Exercice 1:
Résumez en deux phrases le texte sur les Journées Nationales des Jeunes.
Exercice 2:
Recopiez le passage du texte sur les Journées Nationales des Jeunes qui commence par « Les Journées Nationales » et se poursuit jusqu'à « beau projet ? ».

[Texte fourni]

Les Journées Nationales des Jeunes permettent aux jeunes, aux enseignants et aux entrepreneurs de se rencontrer sur le terrain, à la découverte de métiers trop souvent méconnus ; ensemble, il s’agit de préparer leur avenir en confiance et en conscience. A l’origine de ce projet né il y a maintenant 8 ans, Claudine Schellino dresse un bilan de ces rencontres:
Quelle est la genèse de ce beau projet ?
L’objectif était d’aider les jeunes à s’insérer dans le monde professionnel, sachant que l’un des freins repose sur la méconnaissance des métiers. Nous voulions donc montrer à quel point ces derniers sont riches et divers, afin qu’ils fassent les meilleurs choix en fonction de leurs aspirations. Trop souvent, ils se dirigent, par défaut, vers des voies méconnues et ne se reconnaissent pas dans ce qu’ils font. Je parle en connaissance de cause car j’ai été chef d’entreprise dans le domaine du tourisme d’affaires. A ce titre, j’ai formé beaucoup de stagiaires.

[/Texte fourni]
[Données fournies]

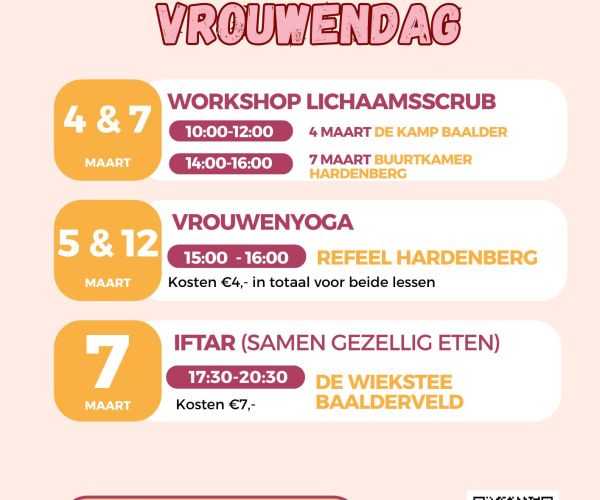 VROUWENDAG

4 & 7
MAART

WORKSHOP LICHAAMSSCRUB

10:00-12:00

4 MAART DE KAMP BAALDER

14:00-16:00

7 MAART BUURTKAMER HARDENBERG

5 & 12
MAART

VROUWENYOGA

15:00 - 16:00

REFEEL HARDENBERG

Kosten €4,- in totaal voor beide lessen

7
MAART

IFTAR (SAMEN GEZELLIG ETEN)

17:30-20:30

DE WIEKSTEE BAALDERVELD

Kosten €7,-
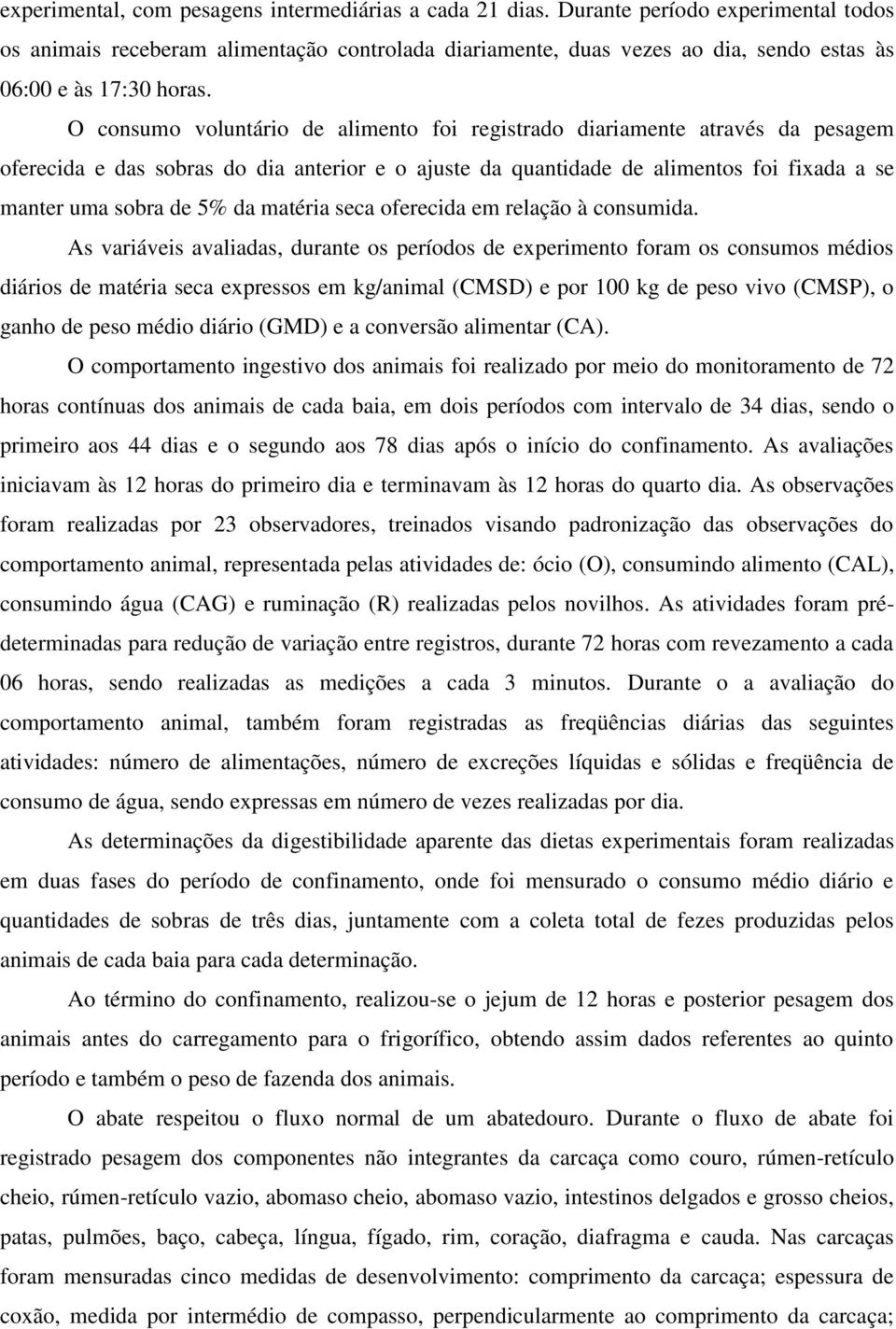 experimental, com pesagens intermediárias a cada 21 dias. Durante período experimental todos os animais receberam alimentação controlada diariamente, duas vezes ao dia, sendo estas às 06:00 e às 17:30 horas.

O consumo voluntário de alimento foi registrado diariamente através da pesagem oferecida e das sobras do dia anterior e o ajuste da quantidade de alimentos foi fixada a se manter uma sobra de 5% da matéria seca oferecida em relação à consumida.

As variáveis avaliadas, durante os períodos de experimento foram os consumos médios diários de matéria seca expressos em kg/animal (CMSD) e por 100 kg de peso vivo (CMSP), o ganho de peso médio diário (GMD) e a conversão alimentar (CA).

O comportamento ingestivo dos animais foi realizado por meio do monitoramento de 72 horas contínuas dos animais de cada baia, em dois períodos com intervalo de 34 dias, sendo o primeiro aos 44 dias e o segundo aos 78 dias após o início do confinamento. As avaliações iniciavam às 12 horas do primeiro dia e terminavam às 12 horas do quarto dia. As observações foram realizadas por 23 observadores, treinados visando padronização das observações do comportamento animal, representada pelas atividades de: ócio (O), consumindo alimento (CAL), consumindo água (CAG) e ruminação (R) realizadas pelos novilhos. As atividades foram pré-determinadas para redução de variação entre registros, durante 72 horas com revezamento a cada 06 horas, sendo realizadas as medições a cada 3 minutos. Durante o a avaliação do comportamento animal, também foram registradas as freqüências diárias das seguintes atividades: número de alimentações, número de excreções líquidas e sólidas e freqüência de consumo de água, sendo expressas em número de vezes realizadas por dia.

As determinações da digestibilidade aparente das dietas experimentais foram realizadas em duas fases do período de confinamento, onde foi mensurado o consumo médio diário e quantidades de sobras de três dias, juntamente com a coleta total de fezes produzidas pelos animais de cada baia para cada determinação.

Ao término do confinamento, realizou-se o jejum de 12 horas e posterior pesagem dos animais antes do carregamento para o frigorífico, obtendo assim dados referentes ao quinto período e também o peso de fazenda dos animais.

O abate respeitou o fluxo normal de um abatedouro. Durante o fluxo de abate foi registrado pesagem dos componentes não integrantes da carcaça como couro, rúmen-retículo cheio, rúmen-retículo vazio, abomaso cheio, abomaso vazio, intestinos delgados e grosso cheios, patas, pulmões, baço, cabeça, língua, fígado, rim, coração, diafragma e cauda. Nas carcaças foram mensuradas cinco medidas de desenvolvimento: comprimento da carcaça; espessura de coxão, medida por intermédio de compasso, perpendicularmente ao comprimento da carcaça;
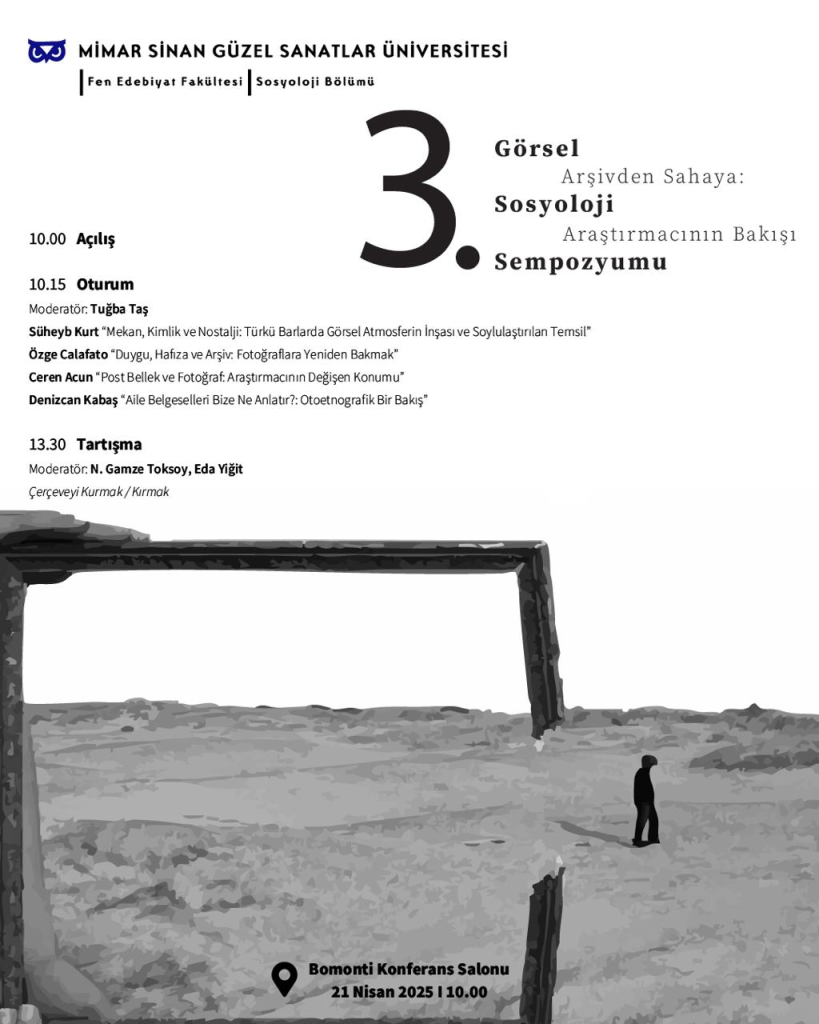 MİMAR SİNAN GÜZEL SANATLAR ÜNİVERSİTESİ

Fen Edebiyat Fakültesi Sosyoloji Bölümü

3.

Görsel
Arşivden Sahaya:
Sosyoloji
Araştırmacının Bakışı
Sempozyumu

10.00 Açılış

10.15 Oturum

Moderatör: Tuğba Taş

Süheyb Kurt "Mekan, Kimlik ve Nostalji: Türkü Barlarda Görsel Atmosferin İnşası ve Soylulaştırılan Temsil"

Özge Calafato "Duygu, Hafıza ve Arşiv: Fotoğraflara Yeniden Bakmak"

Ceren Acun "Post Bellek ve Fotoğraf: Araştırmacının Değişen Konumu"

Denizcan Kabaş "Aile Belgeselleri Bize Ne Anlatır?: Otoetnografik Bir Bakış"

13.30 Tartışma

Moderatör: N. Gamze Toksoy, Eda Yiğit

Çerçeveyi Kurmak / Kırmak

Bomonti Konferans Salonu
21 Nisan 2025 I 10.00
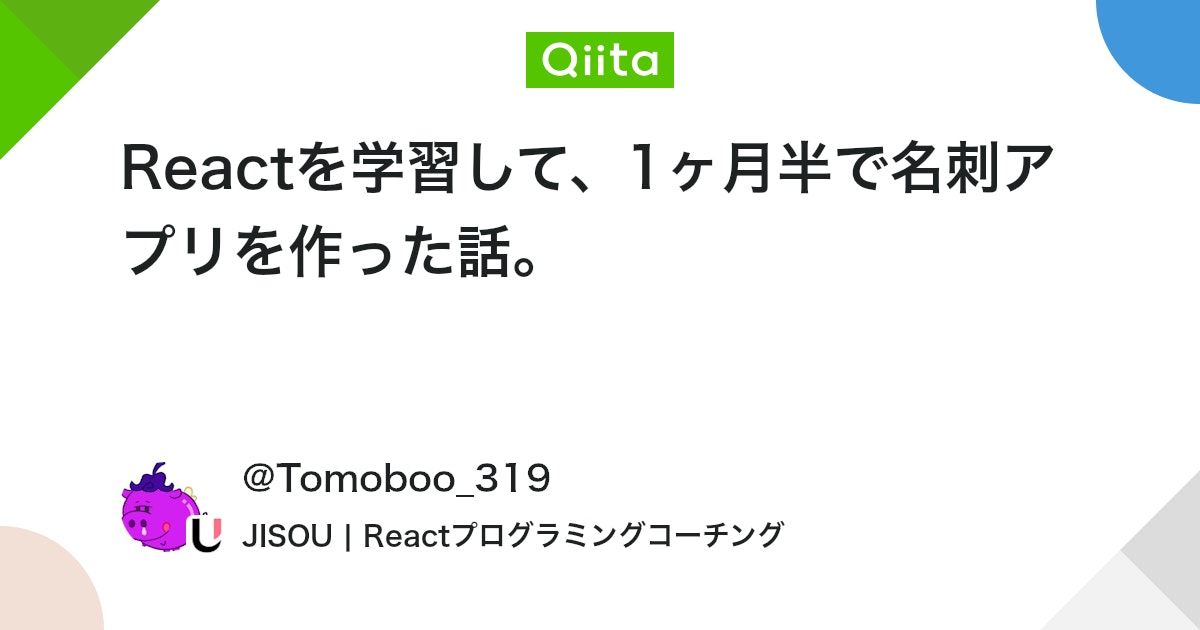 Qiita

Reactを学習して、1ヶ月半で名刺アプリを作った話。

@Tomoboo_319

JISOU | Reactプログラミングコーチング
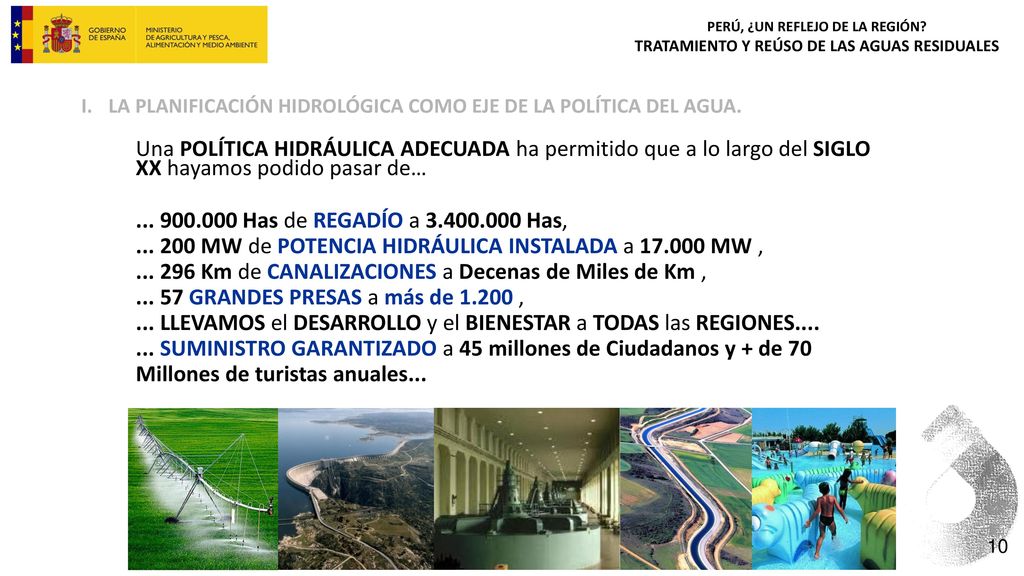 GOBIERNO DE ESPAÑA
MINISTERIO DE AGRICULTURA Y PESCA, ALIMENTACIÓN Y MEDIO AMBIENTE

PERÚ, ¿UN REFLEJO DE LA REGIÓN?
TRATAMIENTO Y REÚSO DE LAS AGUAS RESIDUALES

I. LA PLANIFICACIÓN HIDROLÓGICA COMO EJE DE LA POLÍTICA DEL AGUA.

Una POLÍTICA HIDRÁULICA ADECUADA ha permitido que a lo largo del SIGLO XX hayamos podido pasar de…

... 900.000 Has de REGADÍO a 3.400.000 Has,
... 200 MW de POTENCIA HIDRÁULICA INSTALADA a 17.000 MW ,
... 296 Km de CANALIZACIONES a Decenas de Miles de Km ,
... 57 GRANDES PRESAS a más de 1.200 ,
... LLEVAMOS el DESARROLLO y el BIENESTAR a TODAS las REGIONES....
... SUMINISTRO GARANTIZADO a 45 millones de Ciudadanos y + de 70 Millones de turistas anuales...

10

[/Données fournies]

Corrigé 1:
Les Journées Nationales des Jeunes réunissent sur le terrain des jeunes, des enseignants et des entrepreneurs pour faire découvrir des métiers souvent méconnus et préparer l'avenir avec confiance. Claudine Schellino, à l'origine de ce projet né il y a huit ans, explique qu'il visait à aider les jeunes à s'insérer dans le monde professionnel en leur montrant la richesse et la diversité des métiers, afin qu'ils choisissent selon leurs aspirations.

Corrigé 2:
Les Journées Nationales des Jeunes permettent aux jeunes, aux enseignants et aux entrepreneurs de se rencontrer sur le terrain, à la découverte de métiers trop souvent méconnus ; ensemble, il s’agit de préparer leur avenir en confiance et en conscience. A l’origine de ce projet né il y a maintenant 8 ans, Claudine Schellino dresse un bilan de ces rencontres:
Quelle est la genèse de ce beau projet ?